Dieses habe nach dem Ausscheiden von Dr. Karl Weismeier als Chefarzt der Orthopädie eine schwierige Zeit hinter sich bringen müssen. Doch nun steigende Patientenzahlen stünden für eine hohe Anerkennung des Hauses, das mit der angestrebten Zertifizierung der Endoprothetik eine weitere Qualitätsstufe erreichen werde. Auch die Innere Medizin wird laut Dr. Jilge hervorragend angenommen, was dank des hohen Engagements aller Mitarbeiter eine positive Sicht in die Zukunft erlaube. Die Belegschaft sei sehr dankbar dafür, dass die regionalen Politiker stets ein offenes Ohr für ihre Probleme haben.

Reiß hob die herausragende Bedeutung des Krankenhauses als wichtigen Stützpfeiler der medizinischen Versorgung hervor. Er dankte auch Reiner Meier, der im Bundestag federführend für das Gesundheitswesen verantwortlich zeichne.

Dr. Egginger schilderte die enge Zusammenarbeit mit dem Medcenter Bayreuth, dessen 1000. Patient vor wenigen Tagen in Kemnath aufgenommen werden konnte (wir berichteten). Er nahm den Abgeordneten das Versprechen ab, auf organisatorischer, personeller und finanzieller Ebene die Rahmenbedingungen für eine weitere gedeihliche Entwicklung zu sichern. Dazu zählte er die Versorgung im ländlichen Raum, genügend gut ausgebildete Pflegekräfte und Verbesserung der Arbeitsbedingungen. Der geforderten Qualität müsse eine angepasste personelle und wirtschaftliche Ausstattung der ortsnahen Krankenhäuser gegenüberstehen. Dabei dürften die Strukturen bei übergeordneten Organisationen oder den Krankenkassen nicht weiter aufgebläht werden, da zu wenig davon wirklich bei den Patienten ankomme.

Bürgermeister Werner Nickl zollte allen Mitarbeitern hohe Anerkennung. Die Stadt sei stolz auf "ihr" Krankenhaus, das mit seiner Ortsnähe eine spürbare Entlastung für die Familien bedeute.

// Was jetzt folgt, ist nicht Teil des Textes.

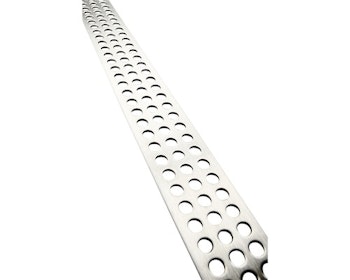 Unidrain ClassicLine Galler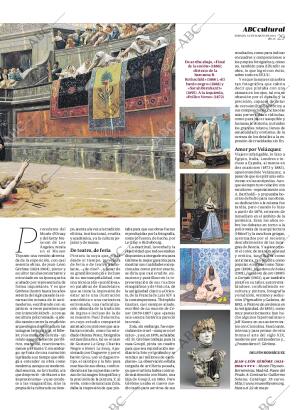 CULTURAL MADRID 12-03-2011 página 29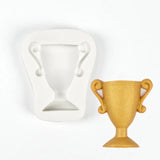 Trophy Mold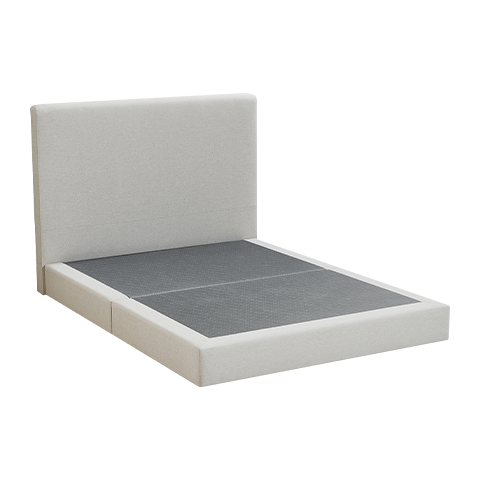 SK매직 MAT-H520 패브릭 헤드보드 (슈퍼싱글, 퀸, 킹) 제품 이미지 5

Alle politisch Verantwortlichen seien sich einig darin, einer überbordenden Bürokratie Einhalt zu gebieten.

Von einer hohen Belastung durch eine 45-Stunden-Woche sprachen Personalratsvorsitzenden Günther Rodler und stellvertretender Wachleiter Mike Busch von der BRK-Rettungswache. 20 ehrenamtliche Mitarbeiter unterstützen die 15 Hauptamtlichen in ihrem Dienst. Engpässe ergäben sich zu bestimmten Zeiten bei der Notarztversorgung. Häufig müsse der Notarztwagen aus Bayreuth, Eschenbach oder Weiden gestellt werden. In dringenden Fällen bleibe nur der Einsatz des Rettungshubschraubers.

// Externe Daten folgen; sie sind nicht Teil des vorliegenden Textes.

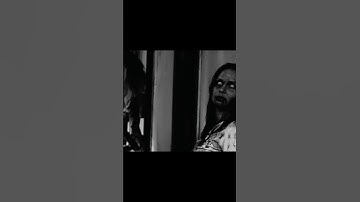 UGOZ #thekompozitor #usa #darkmusic #music #zombie #zombies #world #electronicmusic #electronica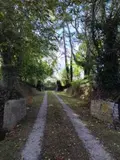 Maison a vendre Méautis 50500 Manche 50 187 m2 680000 euros 50110-799 016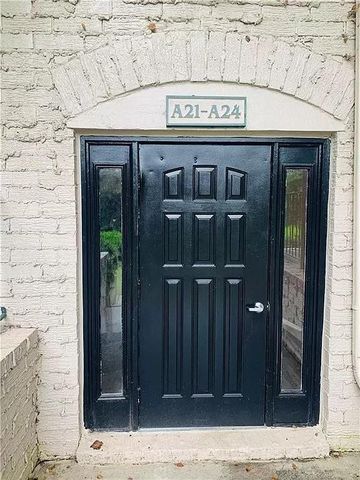 2805 NE Expressway Unit A24, Atlanta, GA 30345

Besonders belastend empfinden die Rettungsdienstler die häufige Doppelerfassung von Einsatzdaten durch den Notarzt und das BRK-Personal. Dies diene zwar auch der Eigensicherung, enge aber die Zuwendung für den Patienten ein. Auch die Erfassung des Einsatzablaufes über digitale Systeme erlaube zwar eine schnelle Anmeldung im angefahrenen Krankenhaus, lenke aber zu sehr vom Patienten ab. Insgesamt, so Rodler, seien die Unfallzahlen und auch die Schwere der Verletzung rückläufig.